The Stanford HAI (Human cantered artificial intelligence) report is out. I track this report every year and it always has some good insights. The report is a bit more focused on large language models and their impact – but also covers key trends

The main findings are

  • Private investment in AI soared while investment concentration intensified:
  • U.S. and China dominated cross-country collaborations on AI:
  • Language models are more capable than ever, but also more biased:
  • The rise of AI ethics everywhere:
  • AI becomes more affordable and higher performing:
  • Data, data, data:
  • More global legislation on AI than ever:
  • Robotic arms are becoming cheaper:

In this post, I am going to focus on a specific aspect mentioned in the report – biases in CLIP

CLIP Contrastive Language-Image Pretraining (CLIP) is a powerful technique making a big impact in neural networks.  In essence, CLIP learns visual concepts from natural language supervision. CLIP can be applied to any visual classification benchmark by simply providing the names of the visual categories to be recognized, similar to the “zero-shot” capabilities of GPT-2 and GPT-3. General-purpose models such as CLIP (and also ALIGN, FLAVA, Florence, and Wu Dao 2, etc)  are trained on joint vision-language datasets compiled from the internet and can be used for a wide range of downstream vision tasks, such as classification.

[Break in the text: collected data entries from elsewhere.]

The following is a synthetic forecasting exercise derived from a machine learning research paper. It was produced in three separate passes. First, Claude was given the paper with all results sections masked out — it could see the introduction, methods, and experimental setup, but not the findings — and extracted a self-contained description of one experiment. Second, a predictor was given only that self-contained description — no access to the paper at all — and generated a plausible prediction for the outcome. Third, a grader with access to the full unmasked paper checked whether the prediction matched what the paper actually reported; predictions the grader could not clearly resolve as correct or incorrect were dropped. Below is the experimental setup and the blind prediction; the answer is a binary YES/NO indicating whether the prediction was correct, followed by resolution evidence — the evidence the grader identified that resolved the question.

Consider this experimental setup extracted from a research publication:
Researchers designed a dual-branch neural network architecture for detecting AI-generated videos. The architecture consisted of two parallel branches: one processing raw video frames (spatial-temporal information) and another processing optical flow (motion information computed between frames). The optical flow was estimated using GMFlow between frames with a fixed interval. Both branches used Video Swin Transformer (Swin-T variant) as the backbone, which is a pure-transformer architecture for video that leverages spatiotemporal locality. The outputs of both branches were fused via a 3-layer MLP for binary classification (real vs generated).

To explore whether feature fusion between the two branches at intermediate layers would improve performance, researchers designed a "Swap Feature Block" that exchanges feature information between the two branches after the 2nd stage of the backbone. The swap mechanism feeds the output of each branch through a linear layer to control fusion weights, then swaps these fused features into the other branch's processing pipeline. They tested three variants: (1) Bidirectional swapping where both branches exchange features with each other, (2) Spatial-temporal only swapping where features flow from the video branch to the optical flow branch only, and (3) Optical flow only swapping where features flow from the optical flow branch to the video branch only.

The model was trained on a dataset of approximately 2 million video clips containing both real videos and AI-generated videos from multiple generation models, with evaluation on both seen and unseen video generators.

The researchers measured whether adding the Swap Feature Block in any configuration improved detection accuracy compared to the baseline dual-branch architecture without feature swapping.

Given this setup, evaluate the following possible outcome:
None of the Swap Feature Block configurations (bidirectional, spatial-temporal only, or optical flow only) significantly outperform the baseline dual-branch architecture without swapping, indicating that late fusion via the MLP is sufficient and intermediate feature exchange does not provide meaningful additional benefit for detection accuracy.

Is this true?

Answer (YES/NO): YES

CLIP learns visual concepts from natural language by training on 400 million image-text pairs scraped from the internet, and it is capable of outperforming the best ImageNet-trained models on a variety of visual classification tasks. However, like other large language models pretrained on internet corpora, CLIP exhibits biases along with gender, race, and age.

Also, unlike computer vision and natural language, there are no benchmarks for measuring multimodal biases in CLIP. This can lead to issues such as Denigration Harm: at the design of categories used in the model (i.e., ground-truth labels) heavily influences the biases manifested by CLIP; Gender Bias i.e. CLIP almost exclusively associates high-status occupation labels like “executive” and “doctor” with men, and disproportionately attaches labels related to physical appearance to women; Propagating Learned Bias Downstream: CLIP has also been shown to learn historical biases and conspiracy theories from its internet-sourced training dataset; Underperformance on Non-English Languages

The innovation created through CLIP and similar algorithms is disruptive.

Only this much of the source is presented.